#### WHAT YOU ARE ASKED TO DO
Copy out the passage on Center of Excellence tasks word for word.

#### QUOTED PASSAGE
===

See below the typical CoE anti-patterns and how to address them.

Center of Excellence challenges and solutions

Tasks and roles explained

CoE tasks

Now let’s dive a bit deeper into how a CoE provides value: What activities does a CoE normally perform? And what would be better to avoid? Let’s go over the core activities of a CoE, including typical resources a CoE provides.

Center of Excellence tasks

We grouped tasks into four main groups:

  • Enablement
  • Communication
  • Tools
  • Solution Delivery

Let’s go over those groups one by one.

Enablement

The main goal is to enable others in the organization to successfully implement process orchestration solutions. This can happen on many levels.

===

#### SOURCE DATA
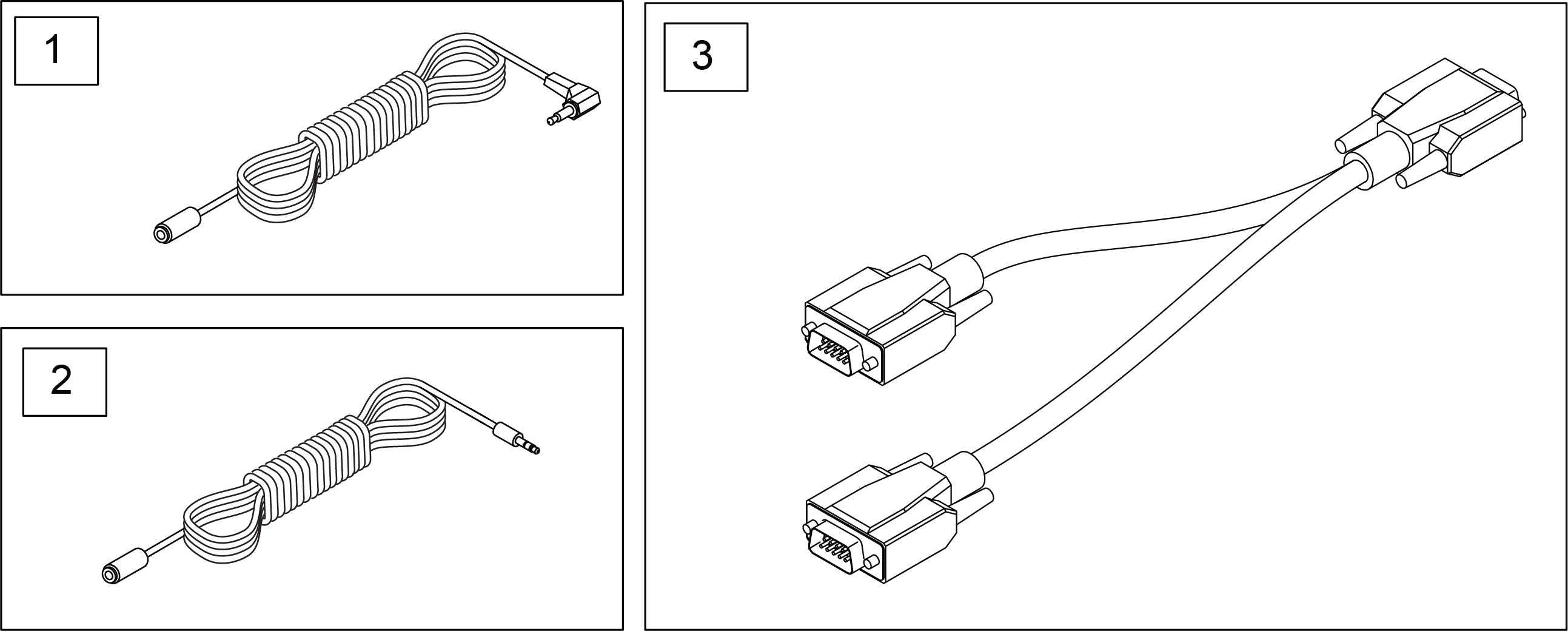 1

2

3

===

#### EXPECTED ANSWER
See below the typical CoE anti-patterns and how to address them.

Center of Excellence challenges and solutions

Tasks and roles explained

CoE tasks

Now let’s dive a bit deeper into how a CoE provides value: What activities does a CoE normally perform? And what would be better to avoid? Let’s go over the core activities of a CoE, including typical resources a CoE provides.

Center of Excellence tasks

We grouped tasks into four main groups:

  • Enablement
  • Communication
  • Tools
  • Solution Delivery

Let’s go over those groups one by one.

Enablement

The main goal is to enable others in the organization to successfully implement process orchestration solutions. This can happen on many levels.